- About this Document
- Solution Benefits
- AI Use Case and Reference Design
- Solution Architecture
- Configuration Walkthrough
- NVIDIA Configuration
- Terraform Automation of Apstra for the AI Fabric
- Validation Framework
- Network Connectivity: Reference Examples
- WEKA Storage Solution
- Tested Optics
- Results Summary and Analysis
- Recommendations
WEKA Storage Solution
The WEKA Data Platform is a software-based solution built to modernize enterprise data stacks. Its advanced AI-native, data pipeline-oriented architecture delivers high performance at scale, so AI workloads run faster and work more efficiently.
We selected the WEKA Data Platform as part of the AI JVD design due to the following benefits:
- High Performance: Weka's architecture is designed for extreme performance, making it suitable for AI/ML workloads, big data analytics, and high-performance computing (HPC) environments.
- Scalability: Weka can scale from a few terabytes to exabytes of data, allowing customers to grow their storage capacity without compromising performance. WEKA’s distributed architecture differs from typical scale-up style storage systems, appliances, and hypervisor-based, software-defined storage solutions. It overcomes traditional storage scaling and file-sharing limitations that can be a bottleneck to large-scale AI deployments making one of the preferred choices for customers.
- Unified Storage: Weka provides a single storage solution that can support multiple protocols (e.g., NFS, SMB, POSIX, S3), providing flexibility to access and manage the data and allowing Nvidia’s GPUDirect Storage access.
- Data Resilience: Weka offers advanced data protection features, including erasure coding, which ensures data resilience and protection against hardware failures. With a minimum configuration of six storage servers the cluster can survive two-server failure.
- Ease of Management: Weka's software-defined storage solution is easy to deploy and manage, with a user-friendly interface and automated management features. It can be installed on any standard AMD EPYC™ or Intel Xeon™ Scalable Processor-based hardware with the appropriate memory, CPU processor, networking, and NVMe solid-state drives.
- Support for GPUs: Weka is optimized for GPU acceleration, making it an ideal storage solution for environments that heavily rely on GPU computing, such as AI and machine learning applications.
- Low Latency: The architecture of Weka allows for very low-latency access to data, which is crucial for applications that require real-time data processing.
Weka storage cluster in the AI JVD lab
We built the WEKA storage cluster with eight SuperMicro-based servers connected to the Storage Backend fabric providing 242TB of usable storage. WEKA recommends eight cluster nodes and requires a minimum of six nodes for production deployment.

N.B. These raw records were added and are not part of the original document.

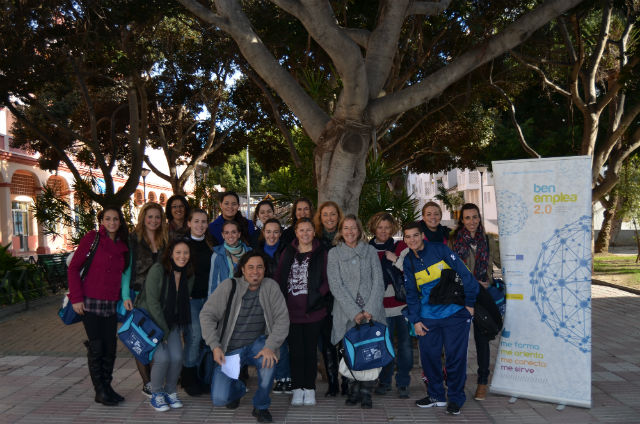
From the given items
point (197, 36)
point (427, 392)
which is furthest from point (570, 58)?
point (427, 392)

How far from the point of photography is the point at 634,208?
1844 centimetres

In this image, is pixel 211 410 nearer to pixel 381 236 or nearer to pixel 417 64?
pixel 381 236

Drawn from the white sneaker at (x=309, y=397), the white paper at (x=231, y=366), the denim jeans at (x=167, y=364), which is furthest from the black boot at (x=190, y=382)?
the white sneaker at (x=309, y=397)

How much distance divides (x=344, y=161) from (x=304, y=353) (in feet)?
8.33

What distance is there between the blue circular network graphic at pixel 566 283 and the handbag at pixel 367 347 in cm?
141

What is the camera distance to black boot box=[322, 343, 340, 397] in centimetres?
→ 546

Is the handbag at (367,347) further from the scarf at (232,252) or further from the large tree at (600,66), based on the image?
the large tree at (600,66)

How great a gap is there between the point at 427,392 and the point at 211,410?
1968 millimetres

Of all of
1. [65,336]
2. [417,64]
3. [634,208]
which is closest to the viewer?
[65,336]

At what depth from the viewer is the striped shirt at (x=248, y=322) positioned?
16.3 feet

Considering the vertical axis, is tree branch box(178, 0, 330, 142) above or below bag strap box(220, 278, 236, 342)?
above

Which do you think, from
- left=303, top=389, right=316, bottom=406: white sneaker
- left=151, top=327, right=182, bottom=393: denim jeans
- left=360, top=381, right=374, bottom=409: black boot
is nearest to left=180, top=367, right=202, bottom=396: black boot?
left=151, top=327, right=182, bottom=393: denim jeans

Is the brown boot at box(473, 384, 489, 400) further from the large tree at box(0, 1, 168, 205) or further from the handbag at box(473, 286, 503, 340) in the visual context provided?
the large tree at box(0, 1, 168, 205)

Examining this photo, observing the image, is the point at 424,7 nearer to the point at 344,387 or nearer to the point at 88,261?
the point at 344,387
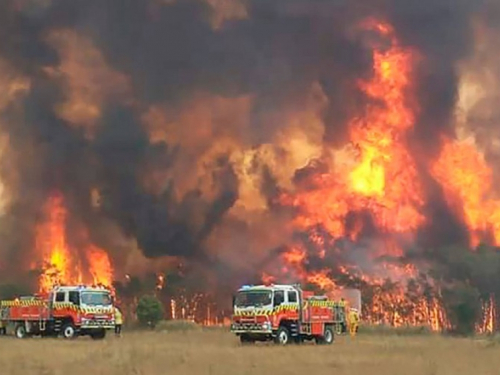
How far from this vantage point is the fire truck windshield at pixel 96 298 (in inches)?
1806

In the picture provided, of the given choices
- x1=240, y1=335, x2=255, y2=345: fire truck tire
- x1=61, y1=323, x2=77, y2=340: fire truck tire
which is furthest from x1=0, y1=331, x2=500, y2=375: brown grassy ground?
x1=61, y1=323, x2=77, y2=340: fire truck tire

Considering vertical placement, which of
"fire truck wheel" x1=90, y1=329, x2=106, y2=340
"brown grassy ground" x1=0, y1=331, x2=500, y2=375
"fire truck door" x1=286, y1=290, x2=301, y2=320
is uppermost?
"fire truck door" x1=286, y1=290, x2=301, y2=320

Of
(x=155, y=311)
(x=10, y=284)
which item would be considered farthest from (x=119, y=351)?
(x=10, y=284)

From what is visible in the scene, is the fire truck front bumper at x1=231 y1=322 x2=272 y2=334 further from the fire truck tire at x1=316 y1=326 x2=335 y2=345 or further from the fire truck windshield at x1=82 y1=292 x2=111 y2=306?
the fire truck windshield at x1=82 y1=292 x2=111 y2=306

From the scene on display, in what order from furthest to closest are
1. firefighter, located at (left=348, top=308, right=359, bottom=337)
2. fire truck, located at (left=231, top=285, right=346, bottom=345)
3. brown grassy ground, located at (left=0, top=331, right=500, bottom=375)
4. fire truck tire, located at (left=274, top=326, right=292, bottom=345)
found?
firefighter, located at (left=348, top=308, right=359, bottom=337) < fire truck tire, located at (left=274, top=326, right=292, bottom=345) < fire truck, located at (left=231, top=285, right=346, bottom=345) < brown grassy ground, located at (left=0, top=331, right=500, bottom=375)

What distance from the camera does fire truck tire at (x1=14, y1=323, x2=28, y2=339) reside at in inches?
1877

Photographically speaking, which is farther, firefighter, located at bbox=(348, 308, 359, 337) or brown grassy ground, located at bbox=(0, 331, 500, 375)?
firefighter, located at bbox=(348, 308, 359, 337)

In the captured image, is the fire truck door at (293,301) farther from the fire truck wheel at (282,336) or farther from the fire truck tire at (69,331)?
the fire truck tire at (69,331)

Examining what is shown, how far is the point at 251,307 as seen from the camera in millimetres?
38688

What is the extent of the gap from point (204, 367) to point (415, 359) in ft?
23.9

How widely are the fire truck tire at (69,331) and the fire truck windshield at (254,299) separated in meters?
10.2

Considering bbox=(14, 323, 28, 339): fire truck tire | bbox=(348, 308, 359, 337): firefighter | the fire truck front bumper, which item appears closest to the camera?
the fire truck front bumper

Each WEKA Server has the following specifications:
- AMD EPYC 9454P processors
- 384GB System Memory
- OS drives: 2x 1.92TB M.2 NVMe Data Center SSD (PCIe 4.0)
- Data drives: 7x 7.68TB U.2 NVMe Data Center SSD (PCIe 4.0)
- Onboard OOB network connection (RJ45) and the following
additional interface cards:
- 1 x NVIDIA Mellanox ConnectX-6 DX Adapter Card, 100GE, dual-port QSFP28, PCIe 4.0 x16
- 2 x NVIDIA Mellanox ConnectX-6 VPI Adapter Card, HDR IB & 200GE, dual-port QSFP56, OCP 3.0
- Software:
- The operating system installed is Ubuntu 22.04 LTS.
- WEKA release version tested in this design is 4.2.5.
- WEKA Flash Tier license w/SnapShot and high-performance protocol services
- (POSIX, NFS-W, S3 and SMB-W)
Common Setting Changes Required
WEKA strongly recommends certain BIOS settings, and that Mellanox drivers are matched across all nodes. For convenience, these changes are documented here.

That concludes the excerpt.